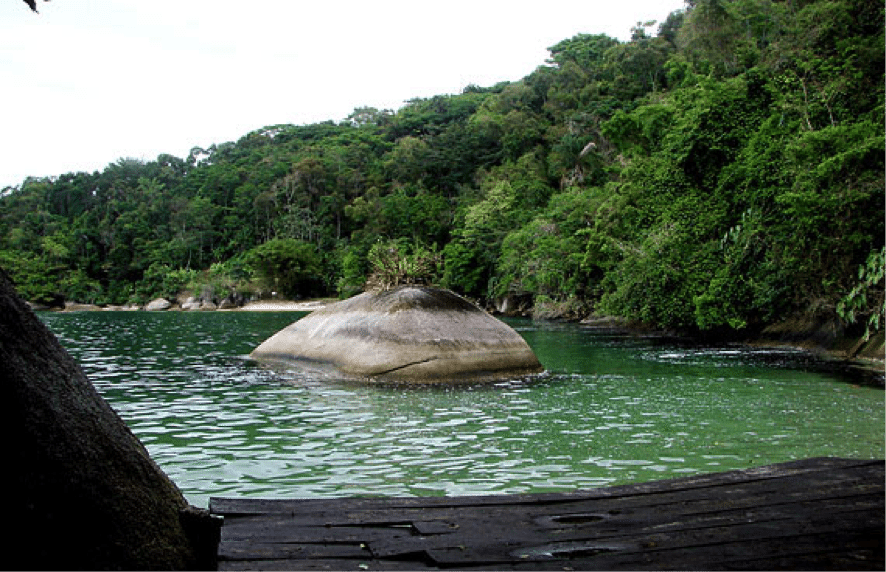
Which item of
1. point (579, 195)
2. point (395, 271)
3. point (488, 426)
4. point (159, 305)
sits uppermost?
point (579, 195)

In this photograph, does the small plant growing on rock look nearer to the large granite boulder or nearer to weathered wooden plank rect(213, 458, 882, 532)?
the large granite boulder

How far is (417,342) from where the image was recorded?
14836 millimetres

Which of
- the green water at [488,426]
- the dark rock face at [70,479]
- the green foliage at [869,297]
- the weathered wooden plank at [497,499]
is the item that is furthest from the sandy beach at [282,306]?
the dark rock face at [70,479]

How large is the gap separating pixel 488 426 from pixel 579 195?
30747 mm

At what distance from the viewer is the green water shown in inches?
302

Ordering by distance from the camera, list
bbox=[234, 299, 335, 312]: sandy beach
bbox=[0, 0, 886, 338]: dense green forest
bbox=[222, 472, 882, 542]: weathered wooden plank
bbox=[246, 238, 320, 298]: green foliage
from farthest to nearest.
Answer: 1. bbox=[246, 238, 320, 298]: green foliage
2. bbox=[234, 299, 335, 312]: sandy beach
3. bbox=[0, 0, 886, 338]: dense green forest
4. bbox=[222, 472, 882, 542]: weathered wooden plank

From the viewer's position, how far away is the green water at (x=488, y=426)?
25.1 feet

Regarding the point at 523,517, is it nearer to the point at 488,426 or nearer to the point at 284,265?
the point at 488,426

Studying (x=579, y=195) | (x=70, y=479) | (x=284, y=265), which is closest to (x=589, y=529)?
(x=70, y=479)

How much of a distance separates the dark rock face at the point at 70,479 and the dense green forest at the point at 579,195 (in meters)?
15.4

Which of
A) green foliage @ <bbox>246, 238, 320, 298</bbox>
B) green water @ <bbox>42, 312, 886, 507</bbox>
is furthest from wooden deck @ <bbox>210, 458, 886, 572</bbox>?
green foliage @ <bbox>246, 238, 320, 298</bbox>

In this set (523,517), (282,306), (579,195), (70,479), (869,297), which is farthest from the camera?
(282,306)

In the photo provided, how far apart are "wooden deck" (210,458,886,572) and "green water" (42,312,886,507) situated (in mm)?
3345

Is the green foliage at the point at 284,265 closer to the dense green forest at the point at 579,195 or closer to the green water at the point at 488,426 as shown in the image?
the dense green forest at the point at 579,195
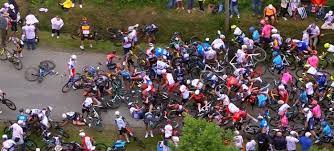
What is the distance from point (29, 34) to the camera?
33.7 metres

- **Requirements**:
Please count the lines in the items above that contain the string "rock", treating uppercase and lowercase as different, and reply with the number alone.

- **Worked answer**:
4